Des guérilleros d’utopies

C’est à l’aube du troisième millénaire que Richard Martin eut l’idée d’associer l’institution IITM à une entreprise à la fois folle et généreuse : affréter un bateau pour faire le tour de la Méditerranée et y prêcher la paix, organiser un forum navigant de saltimbanques de toutes disciplines, comédiens, musiciens plasticiens… Des subventions furent demandées et accordées, pour la France, par le Conseil Général, le Conseil Régional et la ville de Marseille. Un réseau de relations se mit en place, le projet prit forme et aboutit à cet incroyable mariage d’un navire de guerre avec une mission de paix. C’est le Ministère de la Défense roumain qui mit gratuitement à disposition des guérilleros d’utopie un porte hélicoptère avec tout son équipage… La première Odyssée dura 45 jours, les cadets furent intégrés à l’aventure et improvisèrent des concerts de percussions à l’abordage de chaque port. L’équipée fut renouvelée en 2003, avec un succès grandissant. On se mit à rêver de biennale. L’édition 2005 mûrit et reçut pour la première fois l’appui de l’Union Européenne, mais en France, allez savoir pourquoi, le Conseil Général se désista. Alors, dans l’impossibilité administrative de remplacer une institution étatique par une autre, l’entreprise s’effondra. Une grosse déception qui pourtant ne fit baisser les bras ni vider les têtes.

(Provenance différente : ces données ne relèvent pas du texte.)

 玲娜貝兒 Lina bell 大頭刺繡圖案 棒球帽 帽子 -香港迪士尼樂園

Marie-claude Pietragalla - Photo Pascal Ellio

Une passerelle entre Méditerranée et Europe Centrale

Ainsi donc tout repartira à la fin de l’été 2007, en version fluviale sur l’axe mythique du Danube où les aventuriers de l’Odyssée inscriront un trait d’union entre les Balkans et l’Europe du Nord, histoire de jeter une passerelle entre la Méditerranée et l’Europe Centrale. Budget de l’opération : 300.000€ financés par une trentaine de différents partenaires nationaux et internationaux. Des institutions, des compagnies, des troupes, des éditeurs, des orchestres de France, d’Algérie, d’Autriche, Espagne, Bulgarie, Roumanie, Maroc, Serbie, Slovaquie… apportent leur écot. Avec l’apport d’un partenaire privé, la compagnie Bonaventura Cruises de Hollande, propriétaire du bateau.

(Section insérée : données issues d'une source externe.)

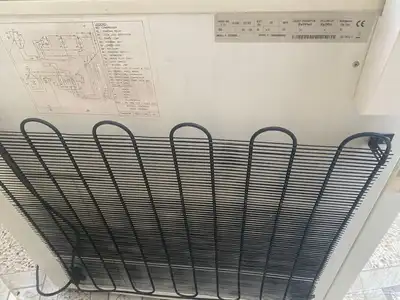 فريزر جنرال بخار 250لتر 10قدم 2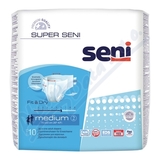 Seni Super Medium inkon. plen. kalh. 10ks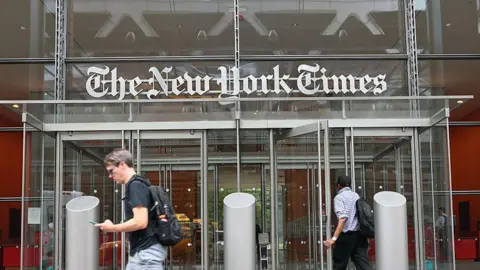 Federal Judge Dismisses Trump's $15 Billion Defamation Suit Against New York Times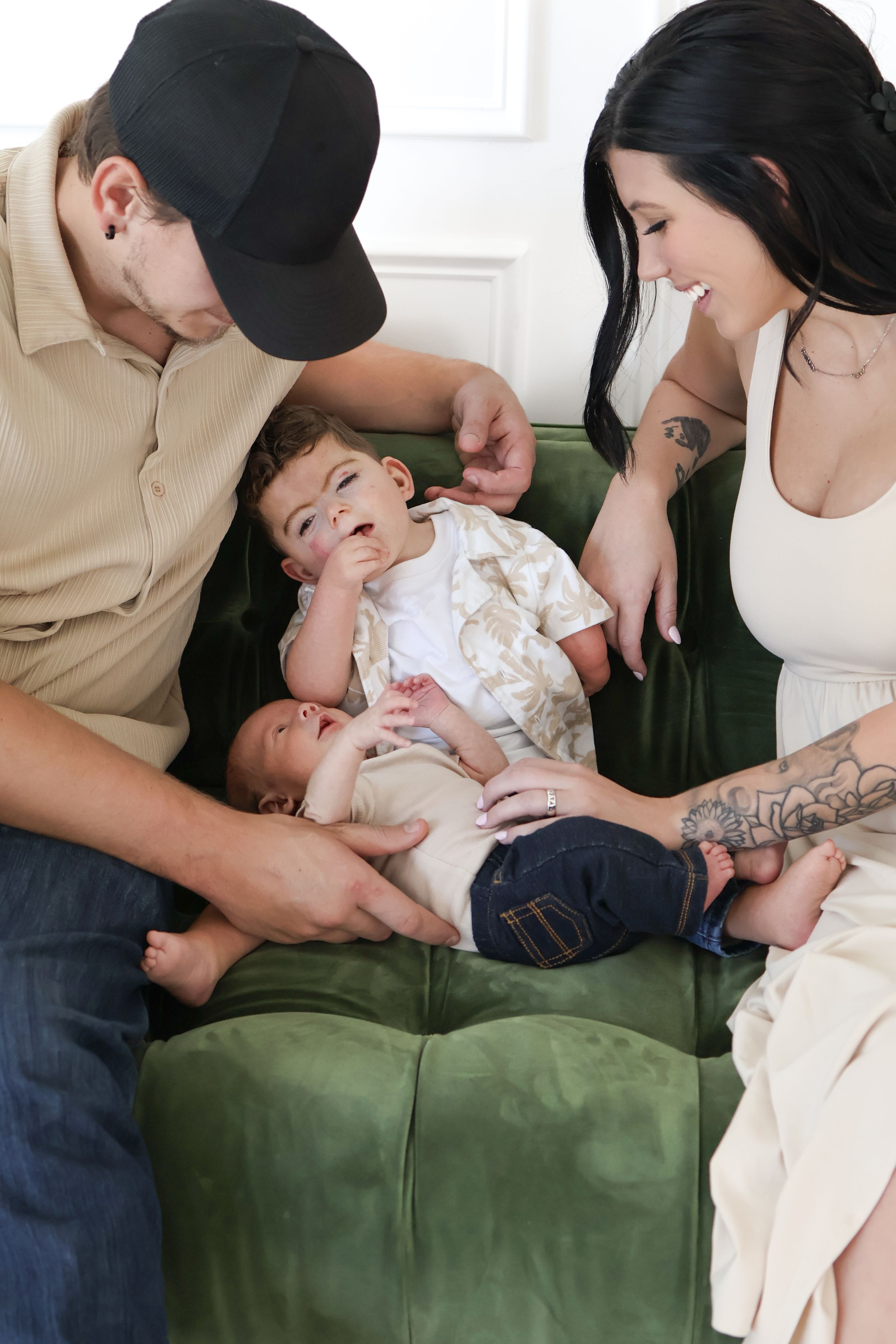 family studio sessions in Fort Worth texas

A bord s’embarqueront une vingtaine d’artistes de renom issus des différents pays , Marie-Claude Pietragalla, Michel Burdoncle, Luis Delgado, Maïa Morgenstern, Virgil Ogasanu, le Piccoli de Roumanie, pour n’en citer que quelques uns. Un marathon de la poésie sera ouvert à tous, non-stop pour les noctambules ou insomniaques, un atelier animé par Richard Martin tournera autour du thème « Poètes et Politique », des spectacles, des concerts, des récitals, en mots, en notes, en couleurs et en feux d’artifices. A chaque escale l’artificier de spectacles Raymond Laub et son « groupe F » règleront des performances sur le thème de « la femme en Méditerranée » et sur place les théâtres locaux dont le Théâtre National de Budapest, le Théâtre d’Art Dramatique de Belgrade, le théâtre Notara de Bucarest, présenteront leurs spectacles à ces voyageurs d’un type inédit.

Cette fois le concept de la biennale devrait pouvoir jeter l’ancre, avec des éditions nouvelles en 2009 et 2011. Pour 2013, Marseille a posé sa candidature pour devenir Capitale Culturelle de l’Europe. Ces Odyssées de paix et de plaisir et de beauté, nées dans sa ville, devrait lui servir quelques clés.